Given how greedy Jerry is, we weren’t going to give him a dime by being anywhere near his subsidized empire. He charges $75 just to park there! What a shitbag!
Before the game, I didn’t make it up until Saturday evening due to their plans and I wanted to attend my hockey team’s opener. I could’ve arrived sooner if it weren’t for an accident through downtown Dallas. I thought Austin rubberneckers were bad, Big D’s drivers are even worse. Plus you can always count on delays caused by those delicious Czech stops along I-35 for snacks.
Hoser and I still stayed up to rap, smoking cigars I brought in his new backyard of the now permanent Chez Martinez in the ‘burb of McKinney. You’ll have to get a tour from him, I could never do it justice. This place reminded me of why I want to tear out the carpeting in my house and replace it with more durable, easier to clean flooring like wood, tile or something less disgusting a cat pisses on it.
After brunch at Rudy’s (the menu is different in Dallas than Austin) we hunted down a local joint to watch the game. The one Hoser relied on closed. D’oh! Thankfully, Plano has a sizable ex-pat population of Midwesterners who cheer on Chicago and Green Bay. We caught the tail end of da’ Bears blowing their lead against the Raiders in a game played in the UK via Fox. I managed to come up with a pre-9/11 Dennis Miller quip to razz our mutual Bears-fan-friend Paul, “Hmmm. I haven’t seen any team choke so hard in London since the Luftwaffe.” Classy as always, I received an “F-U” from Paul but I think Hoser’s response of “What’s the Luftwaffe?” was more disturbing. I asked, “They did cover WWII in Puerto Rico? If not, here’s a spoiler alert, we won.”

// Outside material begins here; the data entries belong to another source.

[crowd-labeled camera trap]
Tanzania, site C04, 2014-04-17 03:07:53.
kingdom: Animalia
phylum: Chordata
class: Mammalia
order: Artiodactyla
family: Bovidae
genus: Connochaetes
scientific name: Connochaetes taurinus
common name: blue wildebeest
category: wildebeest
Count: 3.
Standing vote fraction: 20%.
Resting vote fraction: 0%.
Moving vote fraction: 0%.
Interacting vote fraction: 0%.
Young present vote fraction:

Beyond the Packers’ crumbling defense in the second half which was rescued by the clock running out, I would say the only other horrible thing we saw was Ellen DeGeneres sitting next war criminal Spurious George, the ex-prez who was selected by SCOTUS for 2000. Goes to show you how wealth trumps morality given the asshole’s record on gay rights in addition to torture and trumped up intelligence costing us over $2 trillion in blood and treasure. Thankfully the Internet is quick to rightfully condemn as this graphic appeared immediately to refute her bullshit excuse this morning:
Maybe it will lead to the cancelling of her rather boring yap show. There’s no shortage of that ignorant crap on TV for people over 60.
Overall though, it was a brief yet great weekend to spend with Nancy, Hoser and his dogs whose names I cannot quite remember entirely. The new one below is larger and she’s called Lambeau. The other dog, he’s been around for years, Max! They’re both cool and like all big animals, they think they fit on your lap.